— SET EXERCISE —
Extract from the records every line containing the string "farther", matching its case exactly.
++++ ENTRIES SUPPLIED ++++
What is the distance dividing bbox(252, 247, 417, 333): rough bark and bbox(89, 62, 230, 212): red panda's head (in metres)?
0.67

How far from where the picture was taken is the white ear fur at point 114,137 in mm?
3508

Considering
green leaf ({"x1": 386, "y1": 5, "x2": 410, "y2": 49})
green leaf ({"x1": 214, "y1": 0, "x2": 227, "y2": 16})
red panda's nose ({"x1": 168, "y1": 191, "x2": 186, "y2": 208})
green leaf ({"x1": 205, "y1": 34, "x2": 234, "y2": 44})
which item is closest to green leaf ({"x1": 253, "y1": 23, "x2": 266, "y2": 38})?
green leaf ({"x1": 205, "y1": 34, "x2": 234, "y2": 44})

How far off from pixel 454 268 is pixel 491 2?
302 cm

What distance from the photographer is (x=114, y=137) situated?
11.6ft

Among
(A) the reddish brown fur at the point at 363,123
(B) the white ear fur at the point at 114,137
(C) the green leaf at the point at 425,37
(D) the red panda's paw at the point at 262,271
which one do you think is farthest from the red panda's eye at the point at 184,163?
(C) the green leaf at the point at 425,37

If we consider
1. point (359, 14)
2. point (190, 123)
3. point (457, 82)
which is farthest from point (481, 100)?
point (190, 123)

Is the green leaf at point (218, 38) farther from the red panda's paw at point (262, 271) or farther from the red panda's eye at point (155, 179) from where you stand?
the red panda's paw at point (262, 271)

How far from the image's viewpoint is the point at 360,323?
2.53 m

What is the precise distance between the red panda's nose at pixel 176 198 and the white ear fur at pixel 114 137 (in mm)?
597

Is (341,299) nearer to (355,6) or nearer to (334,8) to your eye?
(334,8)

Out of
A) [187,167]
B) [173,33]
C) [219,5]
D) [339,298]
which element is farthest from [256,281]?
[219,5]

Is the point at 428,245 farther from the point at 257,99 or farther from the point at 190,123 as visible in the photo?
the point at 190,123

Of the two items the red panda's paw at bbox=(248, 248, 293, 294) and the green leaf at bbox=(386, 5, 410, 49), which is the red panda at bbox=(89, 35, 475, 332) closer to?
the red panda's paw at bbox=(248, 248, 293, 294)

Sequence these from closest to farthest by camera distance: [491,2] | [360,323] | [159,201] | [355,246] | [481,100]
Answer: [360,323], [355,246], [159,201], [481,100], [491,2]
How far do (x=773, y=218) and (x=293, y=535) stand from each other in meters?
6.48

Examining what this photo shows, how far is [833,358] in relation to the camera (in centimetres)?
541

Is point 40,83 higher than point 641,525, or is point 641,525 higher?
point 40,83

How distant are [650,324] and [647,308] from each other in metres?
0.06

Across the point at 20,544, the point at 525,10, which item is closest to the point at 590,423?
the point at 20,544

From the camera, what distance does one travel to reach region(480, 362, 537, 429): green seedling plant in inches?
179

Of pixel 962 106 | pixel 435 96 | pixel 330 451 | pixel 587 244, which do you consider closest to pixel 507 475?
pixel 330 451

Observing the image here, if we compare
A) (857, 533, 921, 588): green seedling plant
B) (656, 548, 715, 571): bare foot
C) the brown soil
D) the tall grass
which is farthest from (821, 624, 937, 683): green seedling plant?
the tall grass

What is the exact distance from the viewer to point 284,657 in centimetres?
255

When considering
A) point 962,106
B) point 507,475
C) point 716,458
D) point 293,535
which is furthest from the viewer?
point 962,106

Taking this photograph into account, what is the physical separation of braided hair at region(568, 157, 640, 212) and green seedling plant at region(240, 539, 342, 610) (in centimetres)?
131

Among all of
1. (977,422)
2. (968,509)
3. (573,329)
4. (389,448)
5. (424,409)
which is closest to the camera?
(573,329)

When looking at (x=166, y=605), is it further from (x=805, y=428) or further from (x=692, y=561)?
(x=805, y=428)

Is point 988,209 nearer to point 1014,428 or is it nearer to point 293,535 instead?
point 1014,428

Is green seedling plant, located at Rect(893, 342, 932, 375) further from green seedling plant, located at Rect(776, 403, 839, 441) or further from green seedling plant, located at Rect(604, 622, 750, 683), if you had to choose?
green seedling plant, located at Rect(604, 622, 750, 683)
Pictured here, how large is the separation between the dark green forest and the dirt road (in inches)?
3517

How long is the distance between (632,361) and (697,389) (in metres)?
++++
— COMPLETE OUTPUT —
Is the green leaf at point (218, 38) farther from the red panda's paw at point (262, 271) or farther from the red panda's eye at point (155, 179) from where you stand?
Is the point at 428,245 farther from the point at 257,99 or farther from the point at 190,123 as visible in the photo?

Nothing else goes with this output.